-- Start of MATERIAL SUPPLIED --

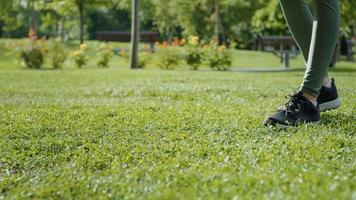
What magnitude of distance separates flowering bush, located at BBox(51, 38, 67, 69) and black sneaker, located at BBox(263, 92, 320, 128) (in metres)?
17.8

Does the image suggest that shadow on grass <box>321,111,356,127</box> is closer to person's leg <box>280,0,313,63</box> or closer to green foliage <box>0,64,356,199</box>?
green foliage <box>0,64,356,199</box>

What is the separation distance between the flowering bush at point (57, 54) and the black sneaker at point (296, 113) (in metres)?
17.8

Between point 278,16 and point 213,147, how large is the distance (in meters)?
19.8

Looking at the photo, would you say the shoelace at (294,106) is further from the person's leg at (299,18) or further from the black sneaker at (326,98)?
the person's leg at (299,18)

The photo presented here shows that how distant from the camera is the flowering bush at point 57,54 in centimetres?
2022

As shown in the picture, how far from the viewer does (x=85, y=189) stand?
2.07 m

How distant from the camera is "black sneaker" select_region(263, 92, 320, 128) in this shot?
3.25m

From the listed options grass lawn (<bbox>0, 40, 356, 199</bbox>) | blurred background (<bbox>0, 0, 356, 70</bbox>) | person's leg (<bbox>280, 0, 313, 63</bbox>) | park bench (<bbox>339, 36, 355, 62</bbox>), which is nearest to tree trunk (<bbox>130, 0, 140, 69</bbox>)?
blurred background (<bbox>0, 0, 356, 70</bbox>)

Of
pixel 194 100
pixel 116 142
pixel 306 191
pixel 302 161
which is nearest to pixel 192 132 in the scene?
pixel 116 142

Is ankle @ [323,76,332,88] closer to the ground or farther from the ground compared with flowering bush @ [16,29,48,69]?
farther from the ground

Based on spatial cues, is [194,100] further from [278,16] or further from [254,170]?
[278,16]

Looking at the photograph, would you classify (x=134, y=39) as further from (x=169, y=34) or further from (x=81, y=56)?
(x=169, y=34)

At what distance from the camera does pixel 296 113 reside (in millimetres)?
3277

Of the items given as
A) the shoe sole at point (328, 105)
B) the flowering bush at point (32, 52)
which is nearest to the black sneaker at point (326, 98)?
the shoe sole at point (328, 105)
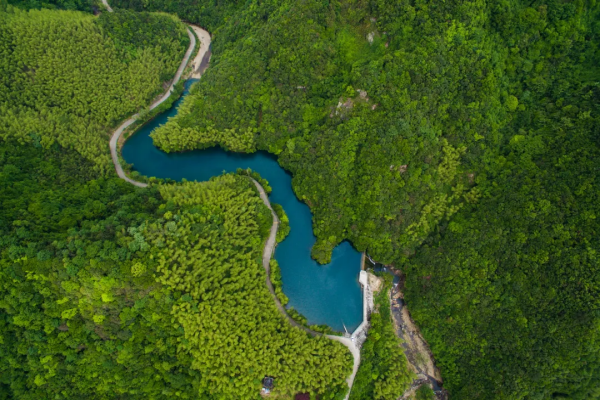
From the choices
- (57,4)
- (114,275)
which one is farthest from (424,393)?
(57,4)

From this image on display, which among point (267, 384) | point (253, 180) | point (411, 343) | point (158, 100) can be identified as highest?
point (158, 100)

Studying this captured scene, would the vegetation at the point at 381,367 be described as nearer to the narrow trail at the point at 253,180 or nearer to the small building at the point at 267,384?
the narrow trail at the point at 253,180

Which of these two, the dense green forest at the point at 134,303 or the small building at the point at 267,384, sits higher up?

-- End of MATERIAL SUPPLIED --

TASK DETAILS: Write out the listing above word for word, starting at the line that contains "From the choices" and stopping after the final line of the listing.

WRITTEN SOLUTION:
From the choices
- (57,4)
- (114,275)
which one is farthest from (424,393)?
(57,4)

From this image on display, which among point (267, 384) | point (253, 180) | point (411, 343) | point (158, 100) can be identified as highest?
point (158, 100)

Studying this captured scene, would the vegetation at the point at 381,367 be described as nearer to the narrow trail at the point at 253,180 or nearer to the small building at the point at 267,384?
the narrow trail at the point at 253,180

Which of these two, the dense green forest at the point at 134,303 or the small building at the point at 267,384, sits higher up?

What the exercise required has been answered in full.